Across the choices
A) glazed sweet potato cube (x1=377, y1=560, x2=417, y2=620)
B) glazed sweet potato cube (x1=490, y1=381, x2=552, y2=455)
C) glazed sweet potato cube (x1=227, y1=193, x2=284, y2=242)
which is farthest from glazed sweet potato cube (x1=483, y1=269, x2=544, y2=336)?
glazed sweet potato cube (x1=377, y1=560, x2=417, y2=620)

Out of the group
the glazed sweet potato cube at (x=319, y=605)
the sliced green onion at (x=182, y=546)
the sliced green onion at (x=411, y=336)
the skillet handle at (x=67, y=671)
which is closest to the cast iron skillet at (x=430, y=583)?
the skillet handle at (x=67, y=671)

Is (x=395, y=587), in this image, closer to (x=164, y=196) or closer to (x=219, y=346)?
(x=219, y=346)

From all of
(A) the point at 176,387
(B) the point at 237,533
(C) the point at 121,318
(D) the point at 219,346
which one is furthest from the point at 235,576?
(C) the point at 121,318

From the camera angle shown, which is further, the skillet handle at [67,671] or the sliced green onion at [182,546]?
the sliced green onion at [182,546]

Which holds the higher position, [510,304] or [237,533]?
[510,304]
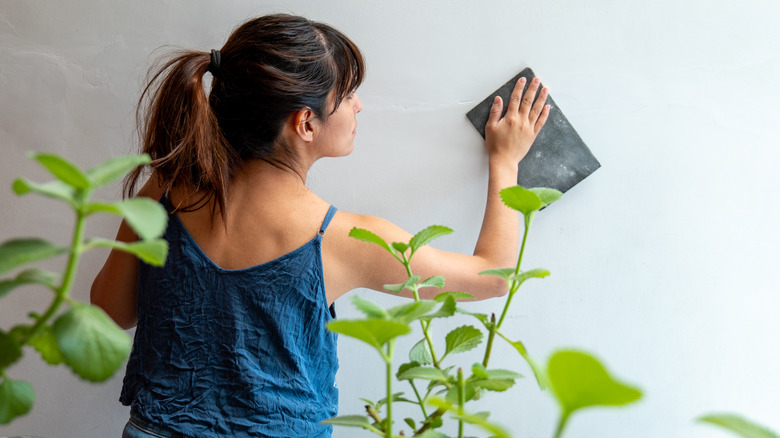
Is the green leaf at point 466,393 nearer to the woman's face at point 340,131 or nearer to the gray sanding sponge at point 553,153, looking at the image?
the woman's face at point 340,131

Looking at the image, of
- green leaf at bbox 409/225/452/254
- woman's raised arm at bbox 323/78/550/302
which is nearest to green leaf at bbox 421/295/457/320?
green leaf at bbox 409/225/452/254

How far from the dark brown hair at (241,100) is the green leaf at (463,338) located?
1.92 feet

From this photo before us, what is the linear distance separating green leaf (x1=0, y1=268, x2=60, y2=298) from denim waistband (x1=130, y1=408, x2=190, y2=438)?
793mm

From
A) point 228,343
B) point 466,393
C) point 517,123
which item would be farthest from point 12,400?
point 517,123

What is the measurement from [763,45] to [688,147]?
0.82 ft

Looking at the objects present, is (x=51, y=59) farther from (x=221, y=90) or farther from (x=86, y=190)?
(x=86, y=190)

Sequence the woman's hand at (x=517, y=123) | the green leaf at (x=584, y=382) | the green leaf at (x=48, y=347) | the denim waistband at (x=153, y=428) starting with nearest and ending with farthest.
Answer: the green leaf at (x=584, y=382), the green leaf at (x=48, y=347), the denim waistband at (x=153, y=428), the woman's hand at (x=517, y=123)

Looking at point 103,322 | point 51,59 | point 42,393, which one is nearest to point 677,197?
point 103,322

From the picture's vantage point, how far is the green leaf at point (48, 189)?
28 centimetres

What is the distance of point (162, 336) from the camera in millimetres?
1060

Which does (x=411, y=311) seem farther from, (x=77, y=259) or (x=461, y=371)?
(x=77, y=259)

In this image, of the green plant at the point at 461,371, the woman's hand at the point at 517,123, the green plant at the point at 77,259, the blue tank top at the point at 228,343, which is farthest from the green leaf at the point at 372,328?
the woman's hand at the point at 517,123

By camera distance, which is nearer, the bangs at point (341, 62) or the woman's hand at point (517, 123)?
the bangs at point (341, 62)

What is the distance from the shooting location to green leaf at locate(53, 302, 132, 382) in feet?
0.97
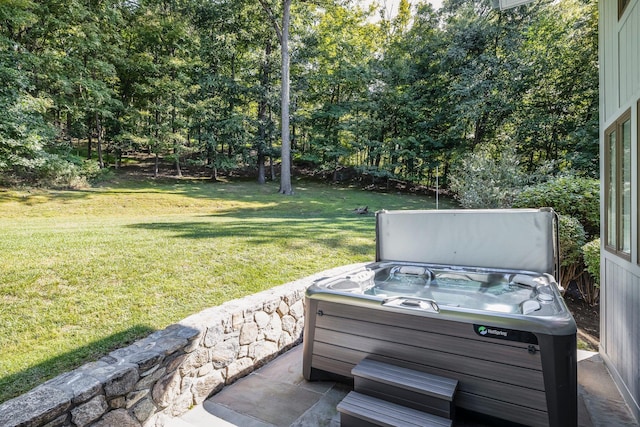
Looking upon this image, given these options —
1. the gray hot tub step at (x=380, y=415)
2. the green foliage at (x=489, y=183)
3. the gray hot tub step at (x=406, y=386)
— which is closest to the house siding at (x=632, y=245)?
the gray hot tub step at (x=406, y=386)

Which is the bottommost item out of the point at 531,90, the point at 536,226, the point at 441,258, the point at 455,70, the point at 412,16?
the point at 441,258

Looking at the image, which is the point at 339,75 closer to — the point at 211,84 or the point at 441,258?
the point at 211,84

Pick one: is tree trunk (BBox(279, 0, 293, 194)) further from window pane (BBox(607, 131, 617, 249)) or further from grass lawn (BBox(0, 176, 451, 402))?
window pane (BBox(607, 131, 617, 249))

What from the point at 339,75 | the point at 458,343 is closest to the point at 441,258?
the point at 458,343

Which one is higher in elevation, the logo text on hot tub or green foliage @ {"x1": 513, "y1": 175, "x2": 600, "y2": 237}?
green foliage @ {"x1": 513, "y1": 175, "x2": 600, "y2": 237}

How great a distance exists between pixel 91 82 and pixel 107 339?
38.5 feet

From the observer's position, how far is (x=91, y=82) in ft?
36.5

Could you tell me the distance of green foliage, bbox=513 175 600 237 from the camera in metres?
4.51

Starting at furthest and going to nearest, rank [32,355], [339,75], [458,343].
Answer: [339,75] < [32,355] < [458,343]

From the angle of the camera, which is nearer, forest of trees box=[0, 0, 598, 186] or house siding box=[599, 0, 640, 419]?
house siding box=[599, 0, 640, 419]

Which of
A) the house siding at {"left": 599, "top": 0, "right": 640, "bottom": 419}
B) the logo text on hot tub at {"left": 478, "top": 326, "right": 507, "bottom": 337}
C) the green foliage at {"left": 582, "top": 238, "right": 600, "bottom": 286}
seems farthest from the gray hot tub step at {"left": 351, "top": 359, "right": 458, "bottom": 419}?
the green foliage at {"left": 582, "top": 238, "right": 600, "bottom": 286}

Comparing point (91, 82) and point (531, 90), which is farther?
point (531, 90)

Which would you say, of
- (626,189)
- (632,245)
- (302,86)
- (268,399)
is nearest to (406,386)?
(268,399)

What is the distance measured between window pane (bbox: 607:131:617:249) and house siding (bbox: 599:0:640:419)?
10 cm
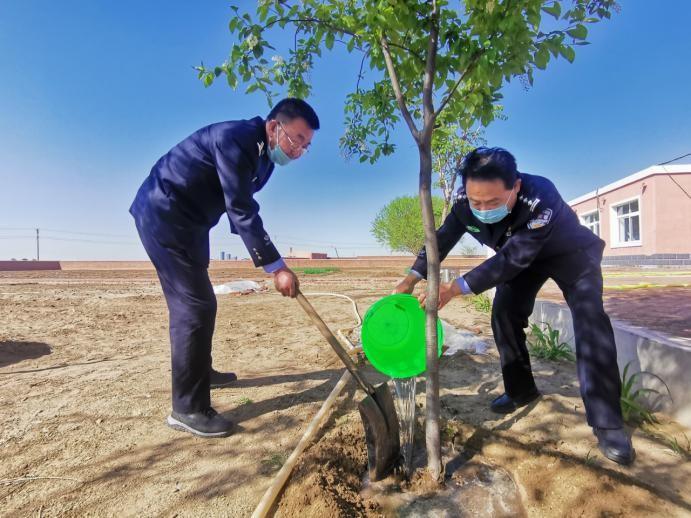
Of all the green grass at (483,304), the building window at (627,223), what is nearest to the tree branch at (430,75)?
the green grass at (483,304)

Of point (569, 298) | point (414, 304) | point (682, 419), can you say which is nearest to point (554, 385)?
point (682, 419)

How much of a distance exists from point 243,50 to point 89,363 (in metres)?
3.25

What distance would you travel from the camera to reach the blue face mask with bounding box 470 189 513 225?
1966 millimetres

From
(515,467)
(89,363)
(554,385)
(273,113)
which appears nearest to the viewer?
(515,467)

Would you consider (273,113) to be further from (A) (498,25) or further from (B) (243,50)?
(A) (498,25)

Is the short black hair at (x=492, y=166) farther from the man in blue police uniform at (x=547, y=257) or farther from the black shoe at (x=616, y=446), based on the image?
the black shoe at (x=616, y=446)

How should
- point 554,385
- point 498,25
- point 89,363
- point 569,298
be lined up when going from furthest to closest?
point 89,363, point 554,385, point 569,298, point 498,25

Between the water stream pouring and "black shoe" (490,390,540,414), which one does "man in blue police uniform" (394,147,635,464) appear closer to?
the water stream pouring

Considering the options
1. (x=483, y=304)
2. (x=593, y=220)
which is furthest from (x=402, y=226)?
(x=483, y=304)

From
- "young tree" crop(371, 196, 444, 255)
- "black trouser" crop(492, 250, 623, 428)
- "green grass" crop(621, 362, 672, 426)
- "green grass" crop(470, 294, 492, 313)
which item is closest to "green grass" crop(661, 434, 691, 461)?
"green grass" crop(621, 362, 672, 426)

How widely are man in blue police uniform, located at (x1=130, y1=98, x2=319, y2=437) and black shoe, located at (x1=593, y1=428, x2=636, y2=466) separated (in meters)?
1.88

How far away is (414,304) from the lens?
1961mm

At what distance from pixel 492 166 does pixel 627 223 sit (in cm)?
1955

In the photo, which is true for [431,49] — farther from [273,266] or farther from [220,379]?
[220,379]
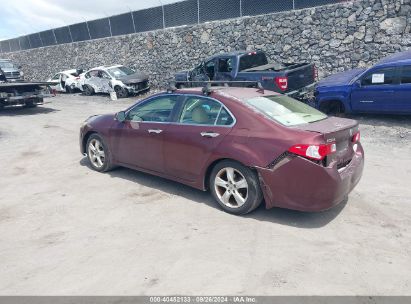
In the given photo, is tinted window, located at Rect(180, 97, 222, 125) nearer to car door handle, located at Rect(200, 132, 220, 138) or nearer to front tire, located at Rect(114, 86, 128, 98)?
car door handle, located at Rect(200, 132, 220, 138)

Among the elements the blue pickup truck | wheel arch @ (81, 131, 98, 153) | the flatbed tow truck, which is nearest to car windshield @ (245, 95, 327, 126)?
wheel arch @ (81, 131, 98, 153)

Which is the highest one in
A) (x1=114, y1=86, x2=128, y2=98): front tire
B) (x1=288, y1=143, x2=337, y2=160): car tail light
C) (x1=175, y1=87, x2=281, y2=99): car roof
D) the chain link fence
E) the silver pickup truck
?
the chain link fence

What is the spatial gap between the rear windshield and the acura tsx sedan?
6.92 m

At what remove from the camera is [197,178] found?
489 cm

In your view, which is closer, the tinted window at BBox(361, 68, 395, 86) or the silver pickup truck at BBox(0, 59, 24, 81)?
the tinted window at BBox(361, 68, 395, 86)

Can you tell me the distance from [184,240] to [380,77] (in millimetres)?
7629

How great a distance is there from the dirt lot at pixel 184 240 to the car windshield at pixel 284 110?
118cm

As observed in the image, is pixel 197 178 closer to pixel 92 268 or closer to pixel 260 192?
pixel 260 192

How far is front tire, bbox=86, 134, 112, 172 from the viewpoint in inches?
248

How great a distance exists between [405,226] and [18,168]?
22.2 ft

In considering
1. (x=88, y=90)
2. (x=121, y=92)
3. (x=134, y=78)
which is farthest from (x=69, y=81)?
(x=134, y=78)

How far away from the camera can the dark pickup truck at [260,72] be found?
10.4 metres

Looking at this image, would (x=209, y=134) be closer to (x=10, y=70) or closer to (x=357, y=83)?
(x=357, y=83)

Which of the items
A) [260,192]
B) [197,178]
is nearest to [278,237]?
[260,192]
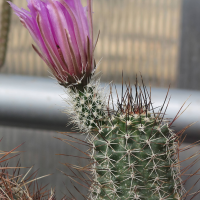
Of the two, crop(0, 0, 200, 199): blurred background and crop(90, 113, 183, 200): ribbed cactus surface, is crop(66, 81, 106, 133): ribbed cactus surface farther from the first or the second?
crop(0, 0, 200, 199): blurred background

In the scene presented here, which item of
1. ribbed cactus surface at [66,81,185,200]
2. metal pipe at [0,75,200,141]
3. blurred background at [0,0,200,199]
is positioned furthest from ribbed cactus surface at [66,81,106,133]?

• Set exercise
Reproduce the lines from the one containing "Of the two, crop(0, 0, 200, 199): blurred" through the last line of the records, both ends included.

• Solution for this task
Of the two, crop(0, 0, 200, 199): blurred background and crop(90, 113, 183, 200): ribbed cactus surface, is crop(66, 81, 106, 133): ribbed cactus surface farther from the first or the second?
crop(0, 0, 200, 199): blurred background

In the scene presented here, which item of
1. ribbed cactus surface at [66,81,185,200]
2. metal pipe at [0,75,200,141]
3. blurred background at [0,0,200,199]
is positioned furthest from ribbed cactus surface at [66,81,106,133]?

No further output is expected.